**Task objective**
Count the lines below that contain the string "post", and reply with the number alone.

╭─ Input data

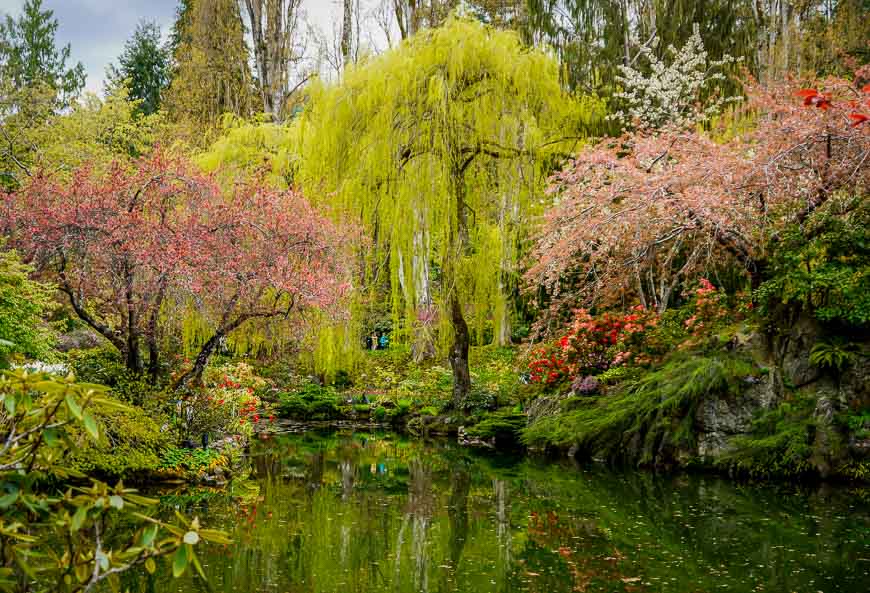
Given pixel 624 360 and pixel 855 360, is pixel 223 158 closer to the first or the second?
pixel 624 360

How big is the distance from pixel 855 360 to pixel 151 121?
69.1 feet

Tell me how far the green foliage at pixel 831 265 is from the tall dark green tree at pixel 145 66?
101ft

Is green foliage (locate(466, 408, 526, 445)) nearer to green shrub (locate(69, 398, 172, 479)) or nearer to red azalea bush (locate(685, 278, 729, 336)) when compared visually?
red azalea bush (locate(685, 278, 729, 336))

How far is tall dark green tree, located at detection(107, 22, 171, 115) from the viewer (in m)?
34.7

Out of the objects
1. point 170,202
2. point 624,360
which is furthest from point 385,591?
point 624,360

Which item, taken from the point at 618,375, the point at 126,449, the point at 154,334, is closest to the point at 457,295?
the point at 618,375

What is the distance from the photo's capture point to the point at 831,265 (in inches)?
361

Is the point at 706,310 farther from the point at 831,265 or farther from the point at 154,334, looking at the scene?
the point at 154,334

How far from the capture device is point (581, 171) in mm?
11750

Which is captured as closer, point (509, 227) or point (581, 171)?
point (581, 171)

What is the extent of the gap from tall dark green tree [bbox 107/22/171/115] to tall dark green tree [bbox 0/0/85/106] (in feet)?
Result: 6.10

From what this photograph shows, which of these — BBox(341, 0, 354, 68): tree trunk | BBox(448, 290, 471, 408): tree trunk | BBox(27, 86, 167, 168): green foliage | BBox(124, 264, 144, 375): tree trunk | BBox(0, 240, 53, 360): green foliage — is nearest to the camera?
BBox(0, 240, 53, 360): green foliage

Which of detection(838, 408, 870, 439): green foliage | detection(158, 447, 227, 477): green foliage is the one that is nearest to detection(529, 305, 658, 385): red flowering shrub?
detection(838, 408, 870, 439): green foliage

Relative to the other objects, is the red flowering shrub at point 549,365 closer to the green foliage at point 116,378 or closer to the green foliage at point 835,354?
the green foliage at point 835,354
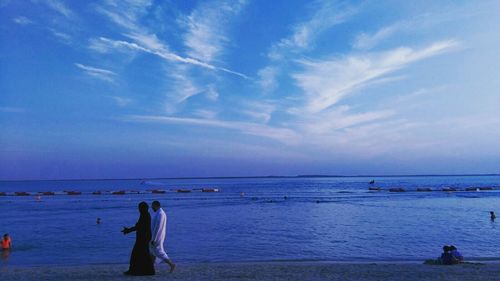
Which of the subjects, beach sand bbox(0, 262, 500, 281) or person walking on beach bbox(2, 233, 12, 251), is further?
person walking on beach bbox(2, 233, 12, 251)

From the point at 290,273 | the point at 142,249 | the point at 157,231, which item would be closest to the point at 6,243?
the point at 142,249

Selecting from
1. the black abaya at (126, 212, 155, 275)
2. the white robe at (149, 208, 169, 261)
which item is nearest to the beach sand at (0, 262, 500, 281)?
the black abaya at (126, 212, 155, 275)

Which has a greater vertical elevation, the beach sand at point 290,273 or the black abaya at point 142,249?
the black abaya at point 142,249

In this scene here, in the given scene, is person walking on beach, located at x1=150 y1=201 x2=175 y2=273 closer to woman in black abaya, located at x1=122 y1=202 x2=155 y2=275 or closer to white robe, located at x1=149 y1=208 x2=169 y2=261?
white robe, located at x1=149 y1=208 x2=169 y2=261

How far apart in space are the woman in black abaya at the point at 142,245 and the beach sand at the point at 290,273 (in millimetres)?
237

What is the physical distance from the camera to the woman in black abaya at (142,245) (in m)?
10.5

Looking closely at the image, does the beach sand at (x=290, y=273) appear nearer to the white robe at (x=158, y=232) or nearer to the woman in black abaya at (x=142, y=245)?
the woman in black abaya at (x=142, y=245)

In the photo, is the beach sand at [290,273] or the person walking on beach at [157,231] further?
the beach sand at [290,273]

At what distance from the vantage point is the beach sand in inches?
432

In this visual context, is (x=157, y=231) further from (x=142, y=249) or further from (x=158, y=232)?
(x=142, y=249)

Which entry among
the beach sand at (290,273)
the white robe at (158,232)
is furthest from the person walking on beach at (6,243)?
the white robe at (158,232)

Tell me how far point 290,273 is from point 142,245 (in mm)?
4222

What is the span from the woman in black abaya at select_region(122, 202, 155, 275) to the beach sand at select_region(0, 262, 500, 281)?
24 centimetres

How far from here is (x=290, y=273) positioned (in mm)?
11773
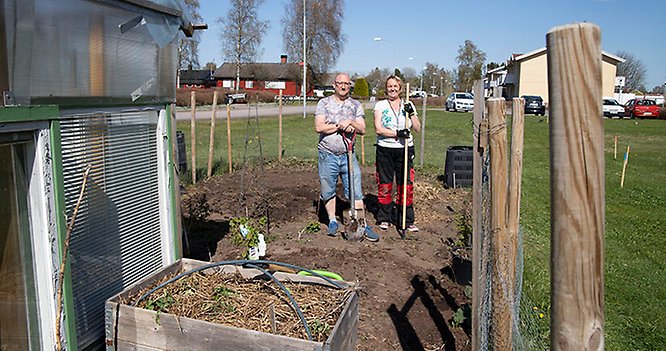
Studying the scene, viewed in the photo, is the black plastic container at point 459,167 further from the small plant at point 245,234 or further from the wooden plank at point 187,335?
the wooden plank at point 187,335

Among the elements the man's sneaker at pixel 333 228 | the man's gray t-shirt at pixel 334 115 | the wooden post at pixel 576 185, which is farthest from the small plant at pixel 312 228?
the wooden post at pixel 576 185

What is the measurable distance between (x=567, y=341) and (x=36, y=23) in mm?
2722

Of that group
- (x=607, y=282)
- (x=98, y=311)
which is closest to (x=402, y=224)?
(x=607, y=282)

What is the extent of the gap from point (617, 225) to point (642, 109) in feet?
98.0

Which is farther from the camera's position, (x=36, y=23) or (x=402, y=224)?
(x=402, y=224)

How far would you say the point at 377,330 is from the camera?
405cm

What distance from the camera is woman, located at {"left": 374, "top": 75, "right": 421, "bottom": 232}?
6262 mm

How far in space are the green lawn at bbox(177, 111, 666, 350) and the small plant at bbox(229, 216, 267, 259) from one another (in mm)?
1704

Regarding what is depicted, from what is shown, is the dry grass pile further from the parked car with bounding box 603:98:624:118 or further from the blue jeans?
the parked car with bounding box 603:98:624:118

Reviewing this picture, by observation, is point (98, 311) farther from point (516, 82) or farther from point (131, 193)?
point (516, 82)

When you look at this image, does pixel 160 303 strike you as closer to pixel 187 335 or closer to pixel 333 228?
pixel 187 335

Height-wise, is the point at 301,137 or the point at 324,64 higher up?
the point at 324,64

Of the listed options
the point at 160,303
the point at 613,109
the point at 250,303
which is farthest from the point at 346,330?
the point at 613,109

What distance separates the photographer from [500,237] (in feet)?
8.86
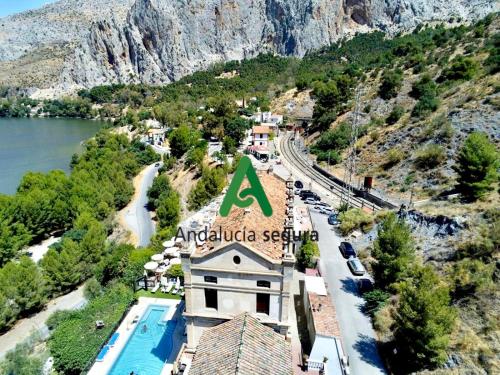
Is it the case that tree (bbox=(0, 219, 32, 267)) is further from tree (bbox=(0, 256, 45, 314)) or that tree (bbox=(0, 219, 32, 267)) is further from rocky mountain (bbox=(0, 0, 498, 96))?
rocky mountain (bbox=(0, 0, 498, 96))

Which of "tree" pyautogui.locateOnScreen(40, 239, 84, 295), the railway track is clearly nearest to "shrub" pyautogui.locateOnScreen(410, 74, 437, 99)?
the railway track

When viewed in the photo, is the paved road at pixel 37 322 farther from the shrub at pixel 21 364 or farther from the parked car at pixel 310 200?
the parked car at pixel 310 200

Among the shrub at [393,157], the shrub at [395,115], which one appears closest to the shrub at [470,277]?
the shrub at [393,157]

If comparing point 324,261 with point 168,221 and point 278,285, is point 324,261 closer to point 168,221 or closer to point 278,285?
point 278,285

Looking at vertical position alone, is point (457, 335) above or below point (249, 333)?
below

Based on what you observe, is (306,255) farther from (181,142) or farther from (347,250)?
(181,142)

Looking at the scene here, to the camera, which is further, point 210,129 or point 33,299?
point 210,129

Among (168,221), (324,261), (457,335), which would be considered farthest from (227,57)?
(457,335)
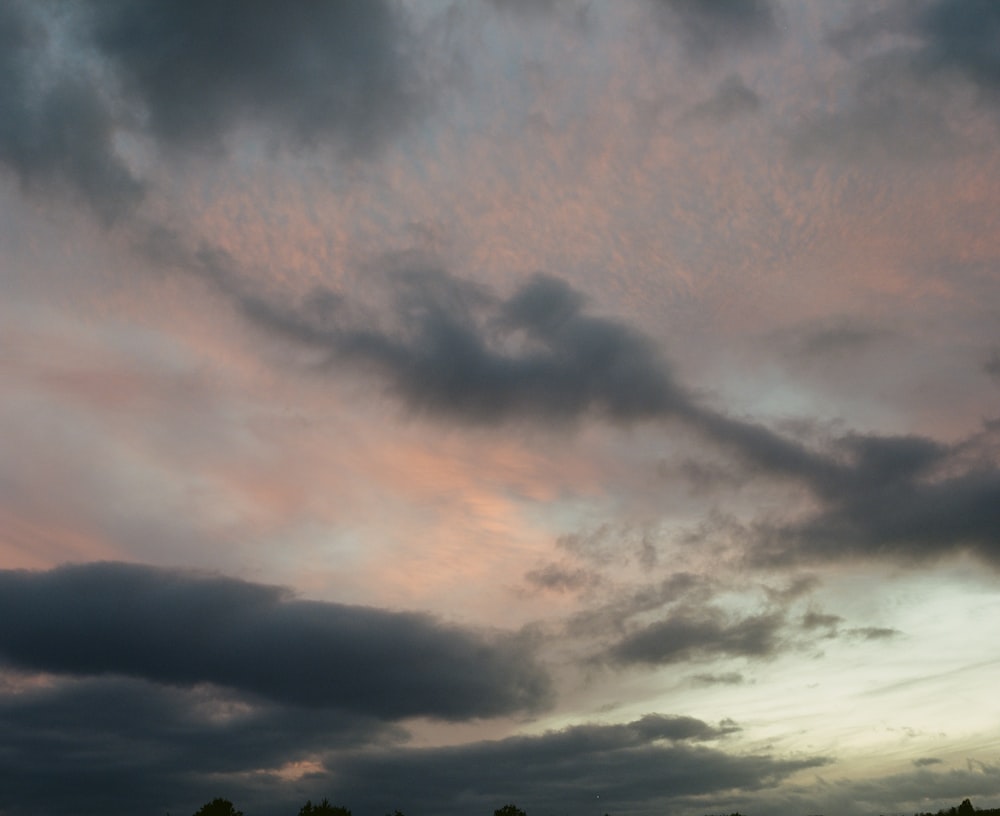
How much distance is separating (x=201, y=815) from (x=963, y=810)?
476ft

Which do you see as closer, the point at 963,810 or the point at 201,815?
the point at 963,810

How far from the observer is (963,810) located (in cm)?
18238

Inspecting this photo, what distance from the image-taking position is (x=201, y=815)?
19988cm
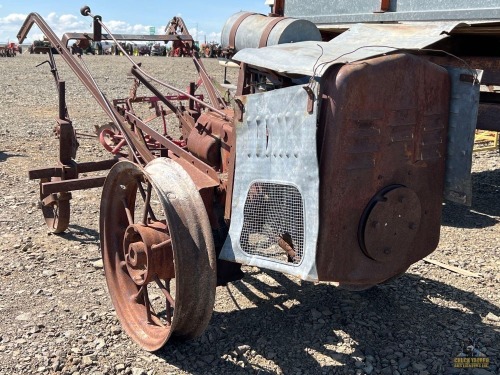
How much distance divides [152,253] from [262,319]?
3.09ft

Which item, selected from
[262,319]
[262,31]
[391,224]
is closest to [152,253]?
[262,319]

╰─

**Problem solution**
2